The new eMMRTG would provide 25 percent more power than Curiosity’s generator at the start of a mission, according to current analyses. Additionally, since skutterudites naturally degrade more slowly that the current materials in the MMRTG, a spacecraft outfitted with an eMMRTG would have at least 50 percent more power at the end of a 17-year design life than it does today.

“Having a more efficient thermoelectric system means we’d need to use less plutonium. We could go farther, for longer and do more,” Bux said.

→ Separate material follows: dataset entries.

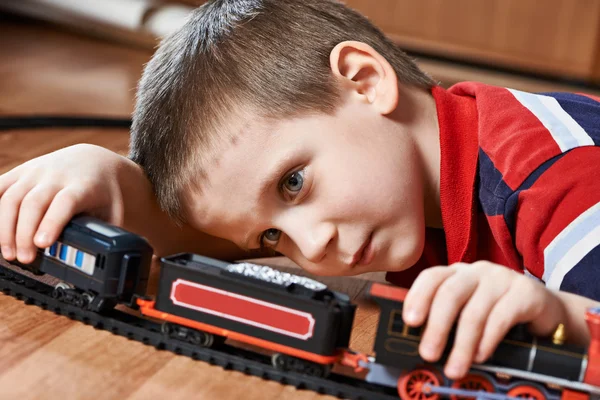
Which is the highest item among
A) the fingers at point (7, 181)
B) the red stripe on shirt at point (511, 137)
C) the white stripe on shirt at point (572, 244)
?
the red stripe on shirt at point (511, 137)

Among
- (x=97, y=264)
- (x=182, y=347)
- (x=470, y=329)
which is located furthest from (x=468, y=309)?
(x=97, y=264)

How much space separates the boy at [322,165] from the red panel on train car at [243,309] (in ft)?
0.70

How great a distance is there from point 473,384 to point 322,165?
0.39m

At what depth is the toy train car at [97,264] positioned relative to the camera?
0.99m

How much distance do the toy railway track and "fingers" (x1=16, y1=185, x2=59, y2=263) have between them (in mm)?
48

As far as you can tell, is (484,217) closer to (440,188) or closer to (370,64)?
(440,188)

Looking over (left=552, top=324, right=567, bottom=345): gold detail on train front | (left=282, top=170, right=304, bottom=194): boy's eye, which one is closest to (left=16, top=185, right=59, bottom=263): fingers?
(left=282, top=170, right=304, bottom=194): boy's eye

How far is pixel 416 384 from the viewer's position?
34.2 inches

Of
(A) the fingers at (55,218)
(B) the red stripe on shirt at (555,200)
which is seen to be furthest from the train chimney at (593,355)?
(A) the fingers at (55,218)

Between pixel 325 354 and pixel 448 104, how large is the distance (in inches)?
22.0

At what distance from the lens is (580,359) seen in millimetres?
825

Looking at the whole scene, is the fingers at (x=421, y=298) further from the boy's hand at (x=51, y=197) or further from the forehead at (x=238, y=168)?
the boy's hand at (x=51, y=197)

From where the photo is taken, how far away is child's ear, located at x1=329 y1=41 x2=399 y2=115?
122cm

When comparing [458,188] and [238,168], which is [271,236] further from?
[458,188]
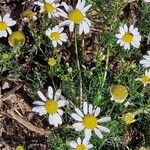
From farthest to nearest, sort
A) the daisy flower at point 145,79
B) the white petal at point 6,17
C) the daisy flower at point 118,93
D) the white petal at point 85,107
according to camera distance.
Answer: the white petal at point 6,17 → the daisy flower at point 145,79 → the white petal at point 85,107 → the daisy flower at point 118,93

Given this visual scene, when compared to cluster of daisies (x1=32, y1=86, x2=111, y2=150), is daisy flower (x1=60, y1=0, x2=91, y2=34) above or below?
above

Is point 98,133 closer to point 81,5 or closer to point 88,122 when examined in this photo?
point 88,122

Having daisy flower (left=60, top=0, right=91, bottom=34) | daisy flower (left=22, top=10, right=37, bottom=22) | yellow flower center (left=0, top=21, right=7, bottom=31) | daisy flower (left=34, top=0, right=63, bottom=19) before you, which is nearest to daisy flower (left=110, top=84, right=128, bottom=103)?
daisy flower (left=60, top=0, right=91, bottom=34)

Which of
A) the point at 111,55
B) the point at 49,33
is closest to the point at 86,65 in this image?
the point at 111,55

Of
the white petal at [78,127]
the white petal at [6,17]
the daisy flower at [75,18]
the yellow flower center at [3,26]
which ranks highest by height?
the white petal at [6,17]

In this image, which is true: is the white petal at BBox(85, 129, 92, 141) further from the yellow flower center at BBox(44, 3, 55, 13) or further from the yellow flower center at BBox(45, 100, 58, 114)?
the yellow flower center at BBox(44, 3, 55, 13)

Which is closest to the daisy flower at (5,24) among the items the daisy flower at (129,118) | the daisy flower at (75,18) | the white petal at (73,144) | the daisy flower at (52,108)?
the daisy flower at (75,18)

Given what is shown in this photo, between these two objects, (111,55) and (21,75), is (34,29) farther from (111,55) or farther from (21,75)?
(111,55)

This being NASA research, they are moving somewhat slowly in testing and confirming whether these new materials will work. They hope that after passing further reviews in 2017 and 2018 the agency might finally approve their use in subsequent missions.

3 comments

  • Localfluff

    I understand that Curiosity only enjoys 1/6 of a horse power electric power. For all its movements and all it’s instruments. Most of the decaying plutonium in its RTG just produces heat (which is also necessary to keep stuff working). 25% increase of that would give a Curiosity rover 1/5 or 1/4 of a horse power. It’d still be a sloth. But it’s a big leap for a sloth…

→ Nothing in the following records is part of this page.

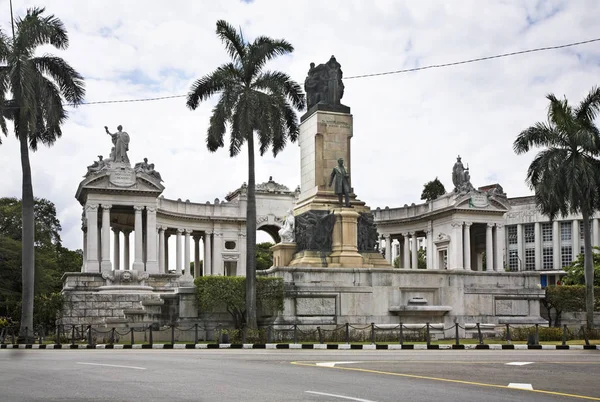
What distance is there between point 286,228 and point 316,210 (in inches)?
87.6

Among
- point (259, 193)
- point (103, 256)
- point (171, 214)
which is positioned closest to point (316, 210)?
point (103, 256)

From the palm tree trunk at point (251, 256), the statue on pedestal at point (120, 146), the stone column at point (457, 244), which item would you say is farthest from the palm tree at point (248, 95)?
the stone column at point (457, 244)

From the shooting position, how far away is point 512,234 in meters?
121

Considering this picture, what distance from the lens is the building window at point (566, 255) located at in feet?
372

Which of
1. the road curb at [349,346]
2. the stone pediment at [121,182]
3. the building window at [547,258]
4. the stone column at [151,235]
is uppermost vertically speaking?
the stone pediment at [121,182]

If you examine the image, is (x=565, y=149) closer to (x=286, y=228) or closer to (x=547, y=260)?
(x=286, y=228)

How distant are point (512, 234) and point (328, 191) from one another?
265 feet

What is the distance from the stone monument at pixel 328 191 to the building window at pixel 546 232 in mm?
75767

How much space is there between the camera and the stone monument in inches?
1714

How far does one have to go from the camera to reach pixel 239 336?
3816 centimetres

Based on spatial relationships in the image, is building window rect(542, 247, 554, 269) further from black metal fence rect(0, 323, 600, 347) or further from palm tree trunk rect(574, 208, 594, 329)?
black metal fence rect(0, 323, 600, 347)

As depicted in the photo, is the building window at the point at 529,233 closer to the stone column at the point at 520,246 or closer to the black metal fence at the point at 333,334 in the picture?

    Imagine what a real nuclear power plant could accomplish there! Or a grand sailing ship rig of solar panels on top of a rover. And imagine what’s required for bringing planetary scientists there, of the human kind.

  • Tom Billings

    “Imagine what a real nuclear power plant could accomplish there! Or a grand sailing ship rig of solar panels on top of a rover. And imagine what’s required for bringing planetary scientists there, of the human kind.”

    Better yet, emplacing in Mars orbit a series of Solar Dynamic Power Satellites of around 10 megawatts, (the minimum size for a Super-Critical CO2 turbine unit) that could use microwaves to beam down power to a much lighter weight rectenna array the rover could unroll periodically to recharge batteries, would allow nearly constant travel at rates far higher than currently. This would, however, imply that we were serious about settling Mars, since building larger Power Sats from Martian In Situ Resources would become probable. That is not politically profitable, so no NASA money will be allocated by Congress.

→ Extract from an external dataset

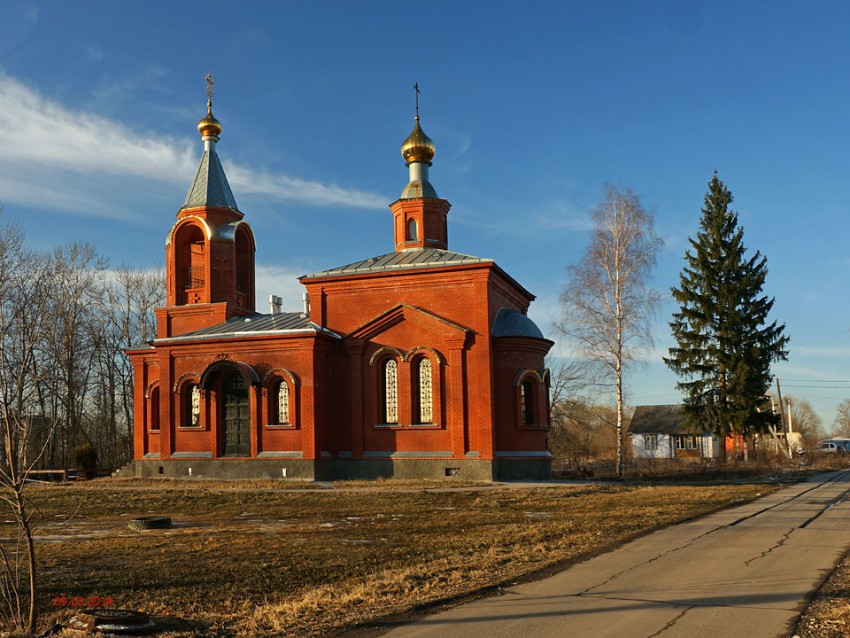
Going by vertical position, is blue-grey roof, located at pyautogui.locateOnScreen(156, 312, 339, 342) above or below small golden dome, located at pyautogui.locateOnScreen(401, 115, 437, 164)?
below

    Worse, it would be an exemplum for what could be done in orbit around Earth, stealing the thunder of the Green Parties and their equivalents. That won’t be talked about even by private companies until its about to happen, so that the opposition won’t have time to build up mometum over “irradiating Mars with Microwaves”. The greenies just cannot have the idea of a technical solution to their scare program demonstrated, or their donor’s investments will tank.

  • Localfluff

    10 MWe is almost 100 times the Solar array of the ISS. But Boeing say they plan building 1 MW Solar arrays for com sats, so these things seem realistic. Beamed power is a neglected research subject. Probably because it isn’t very practical and safe on Earth. Doesn’t seem to be any magic involved. Maybe there’s sense in have one huge Solar array in GEO (above e.g. the US) that beams power to many communication satellites around it. Space is made for wireless.

    And we’ll just tell the greenies that that gadget at Mars is necessary for protecting Earth from Niburu.